Dennis Gartman, editor and publisher of the Gartman Letter, cautioned against bearish exuberance, noting that the contango price structure—in which near-term futures contracts are cheaper than contracts further out into the future—has narrowed on the back of recent price falls, and could signal a bounce back in oil prices.
"When contangos narrow as prices fall rather than widening this has historically been a sign of impending strength not impending weakness," Mr. Gartman said. "After the severity of the recent weakness, some 'bounce' is more than overdue ... it is long overdue; indeed, it is almost necessary."
Meanwhile, there was hope that colder weather in the northern hemisphere, bargain hunting by traders and a hiatus in the dollar rally could help crude recover from last week's losses.
"For now, we would venture to say that a measure of stability could be with us over the next day or two, as a combination of short-covering, this week's colder weather in the U.S., and a bit of a pause in the dollar rally could give commodity complexes a little room to push higher," said Edward Meir, senior commodity analyst at MF Global in New York.

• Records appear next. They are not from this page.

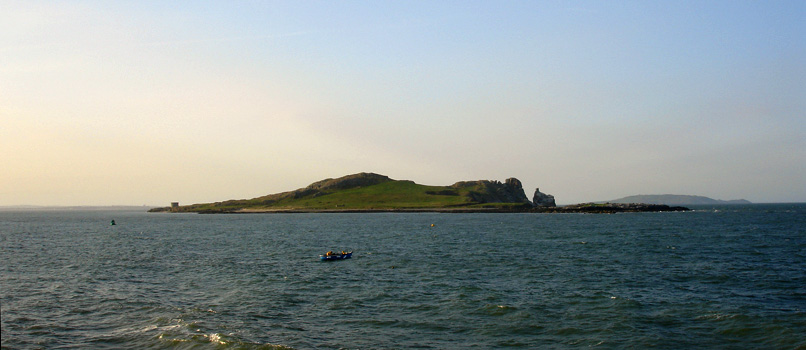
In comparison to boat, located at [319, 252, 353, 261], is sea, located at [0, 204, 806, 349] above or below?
below

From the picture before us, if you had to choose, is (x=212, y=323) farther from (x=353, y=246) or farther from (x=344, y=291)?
(x=353, y=246)

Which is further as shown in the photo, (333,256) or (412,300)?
(333,256)

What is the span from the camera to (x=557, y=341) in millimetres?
26594

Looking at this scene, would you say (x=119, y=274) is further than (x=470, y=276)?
Yes

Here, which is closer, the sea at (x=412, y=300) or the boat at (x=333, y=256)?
the sea at (x=412, y=300)

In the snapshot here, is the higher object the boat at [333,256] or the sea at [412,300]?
the boat at [333,256]

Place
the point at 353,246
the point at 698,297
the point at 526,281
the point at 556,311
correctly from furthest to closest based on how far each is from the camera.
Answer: the point at 353,246, the point at 526,281, the point at 698,297, the point at 556,311

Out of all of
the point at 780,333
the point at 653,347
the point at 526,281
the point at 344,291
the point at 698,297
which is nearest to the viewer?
the point at 653,347

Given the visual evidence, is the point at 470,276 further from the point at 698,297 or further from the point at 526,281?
the point at 698,297

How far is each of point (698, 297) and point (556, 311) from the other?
1080cm

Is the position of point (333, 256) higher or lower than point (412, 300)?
higher

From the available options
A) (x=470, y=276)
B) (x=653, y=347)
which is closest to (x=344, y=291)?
(x=470, y=276)

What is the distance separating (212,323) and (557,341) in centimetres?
1766

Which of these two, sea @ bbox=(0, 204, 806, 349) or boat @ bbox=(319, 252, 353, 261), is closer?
sea @ bbox=(0, 204, 806, 349)
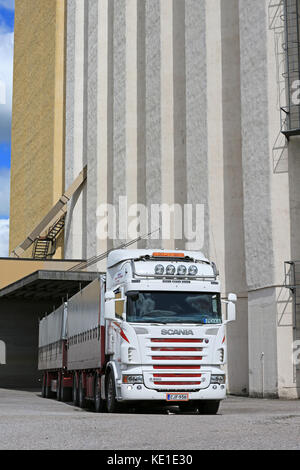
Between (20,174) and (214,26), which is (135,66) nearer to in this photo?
(214,26)

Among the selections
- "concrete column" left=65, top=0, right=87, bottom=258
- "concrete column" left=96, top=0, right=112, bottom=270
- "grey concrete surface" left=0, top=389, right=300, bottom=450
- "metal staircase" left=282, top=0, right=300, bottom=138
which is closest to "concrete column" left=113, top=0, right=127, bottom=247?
"concrete column" left=96, top=0, right=112, bottom=270

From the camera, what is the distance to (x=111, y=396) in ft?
59.7

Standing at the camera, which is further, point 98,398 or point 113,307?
point 98,398

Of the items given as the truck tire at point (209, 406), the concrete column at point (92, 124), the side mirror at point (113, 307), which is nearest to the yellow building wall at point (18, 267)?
the concrete column at point (92, 124)

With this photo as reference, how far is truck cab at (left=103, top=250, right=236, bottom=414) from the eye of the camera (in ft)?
56.6

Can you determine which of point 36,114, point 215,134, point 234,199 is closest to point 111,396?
point 234,199

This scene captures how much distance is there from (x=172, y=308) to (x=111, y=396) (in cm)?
257

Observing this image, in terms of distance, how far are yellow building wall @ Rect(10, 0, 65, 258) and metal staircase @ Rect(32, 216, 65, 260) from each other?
69cm

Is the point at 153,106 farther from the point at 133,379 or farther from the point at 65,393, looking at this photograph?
the point at 133,379

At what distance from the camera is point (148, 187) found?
3841 centimetres

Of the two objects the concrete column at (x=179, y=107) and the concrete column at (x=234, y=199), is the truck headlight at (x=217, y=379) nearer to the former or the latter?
the concrete column at (x=234, y=199)

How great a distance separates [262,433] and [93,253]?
3287 centimetres

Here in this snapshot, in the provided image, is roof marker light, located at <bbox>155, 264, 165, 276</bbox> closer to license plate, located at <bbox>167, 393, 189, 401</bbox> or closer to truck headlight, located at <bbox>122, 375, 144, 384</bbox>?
truck headlight, located at <bbox>122, 375, 144, 384</bbox>
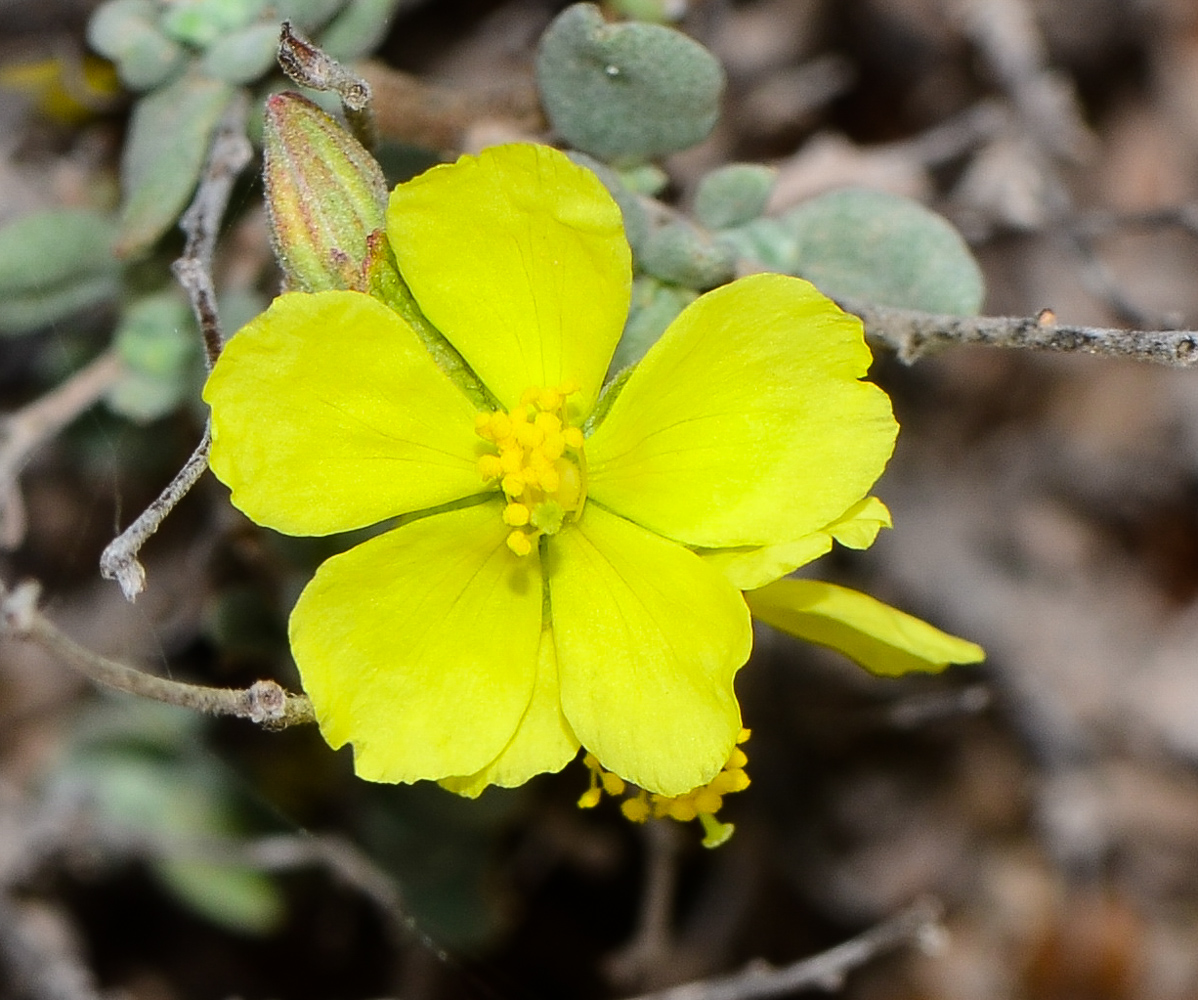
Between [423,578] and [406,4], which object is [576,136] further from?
[406,4]

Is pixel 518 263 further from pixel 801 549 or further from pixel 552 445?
pixel 801 549

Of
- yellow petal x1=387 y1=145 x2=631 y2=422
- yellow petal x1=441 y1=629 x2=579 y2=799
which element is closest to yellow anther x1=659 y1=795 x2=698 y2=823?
yellow petal x1=441 y1=629 x2=579 y2=799

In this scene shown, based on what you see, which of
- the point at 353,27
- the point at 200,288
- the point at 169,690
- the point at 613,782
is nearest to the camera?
the point at 169,690

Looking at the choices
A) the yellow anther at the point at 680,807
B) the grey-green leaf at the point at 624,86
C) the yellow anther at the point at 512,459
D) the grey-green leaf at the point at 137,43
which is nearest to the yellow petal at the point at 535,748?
the yellow anther at the point at 680,807

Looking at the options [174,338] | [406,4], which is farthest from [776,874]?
[406,4]

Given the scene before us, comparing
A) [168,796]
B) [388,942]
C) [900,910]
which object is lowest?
[900,910]

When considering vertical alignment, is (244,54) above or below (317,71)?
below

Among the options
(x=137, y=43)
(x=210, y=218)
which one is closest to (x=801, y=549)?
(x=210, y=218)
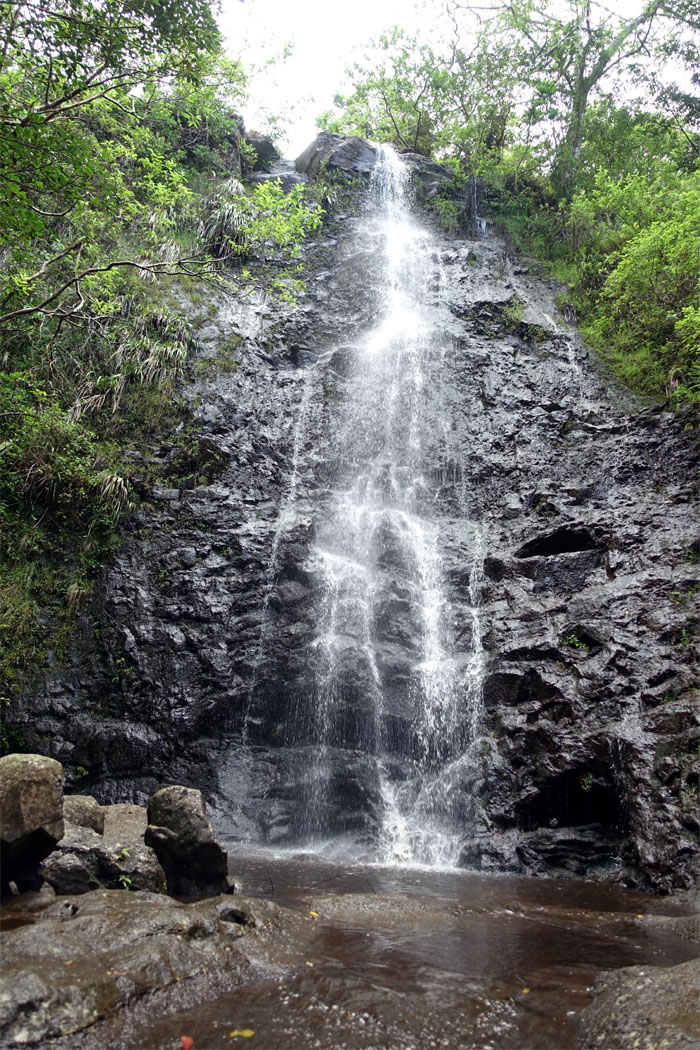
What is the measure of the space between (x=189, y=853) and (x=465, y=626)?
5487 millimetres

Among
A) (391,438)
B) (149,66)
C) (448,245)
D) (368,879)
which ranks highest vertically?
(448,245)

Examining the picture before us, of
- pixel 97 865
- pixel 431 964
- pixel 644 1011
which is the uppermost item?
pixel 97 865

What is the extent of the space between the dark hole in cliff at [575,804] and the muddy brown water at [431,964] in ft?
2.93

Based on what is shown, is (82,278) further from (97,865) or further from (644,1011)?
(644,1011)

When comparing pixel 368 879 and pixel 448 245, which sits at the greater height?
pixel 448 245

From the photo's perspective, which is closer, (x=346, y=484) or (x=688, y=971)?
(x=688, y=971)

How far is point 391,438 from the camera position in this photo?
42.0ft

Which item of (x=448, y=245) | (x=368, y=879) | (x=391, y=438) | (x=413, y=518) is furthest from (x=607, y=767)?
(x=448, y=245)

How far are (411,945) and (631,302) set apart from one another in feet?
39.6

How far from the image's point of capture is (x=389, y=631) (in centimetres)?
967

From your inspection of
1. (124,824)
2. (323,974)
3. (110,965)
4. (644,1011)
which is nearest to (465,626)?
(124,824)

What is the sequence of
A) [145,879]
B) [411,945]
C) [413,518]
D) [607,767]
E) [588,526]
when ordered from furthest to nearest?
[413,518] → [588,526] → [607,767] → [145,879] → [411,945]

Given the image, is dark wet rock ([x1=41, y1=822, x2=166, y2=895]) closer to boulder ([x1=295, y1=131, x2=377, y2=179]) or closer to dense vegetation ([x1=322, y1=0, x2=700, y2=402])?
dense vegetation ([x1=322, y1=0, x2=700, y2=402])

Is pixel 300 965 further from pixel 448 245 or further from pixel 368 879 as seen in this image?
pixel 448 245
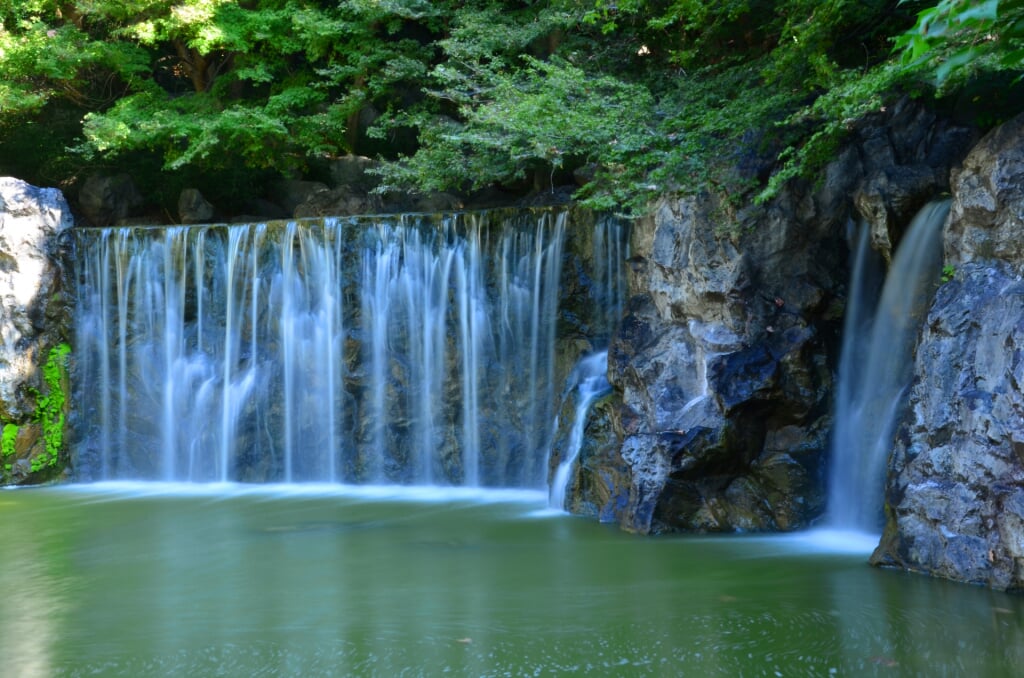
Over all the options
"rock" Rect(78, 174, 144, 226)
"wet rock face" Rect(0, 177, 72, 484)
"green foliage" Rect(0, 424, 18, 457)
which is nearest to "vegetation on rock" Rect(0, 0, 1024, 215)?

However, other analysts remained less sanguine, arguing that fundamentally oil demand hasn't made a meaningful recovery despite colder weather in the northern hemisphere that bolstered seasonal demand for middle distillates.
"There are currently no signs that the underlying demand is picking up," said commodity analysts at Commerzbank led by Eugen Weinberg in Frankfurt. "The first cold spell at the beginning of this year already did not result in a noticeable decline in crude oil inventories and the oil price should, in general, continue its downward trend." Last week inventory figures from the U.S. Department of Energy revealed a surprise 2.3-million-barrel build in crude stocks.
Elsewhere, ICE's gasoil contract for February delivery was down $8.25 at $567.00 a metric ton, while Nymex gasoline for March delivery was up 36 points at 189 cents a gallon.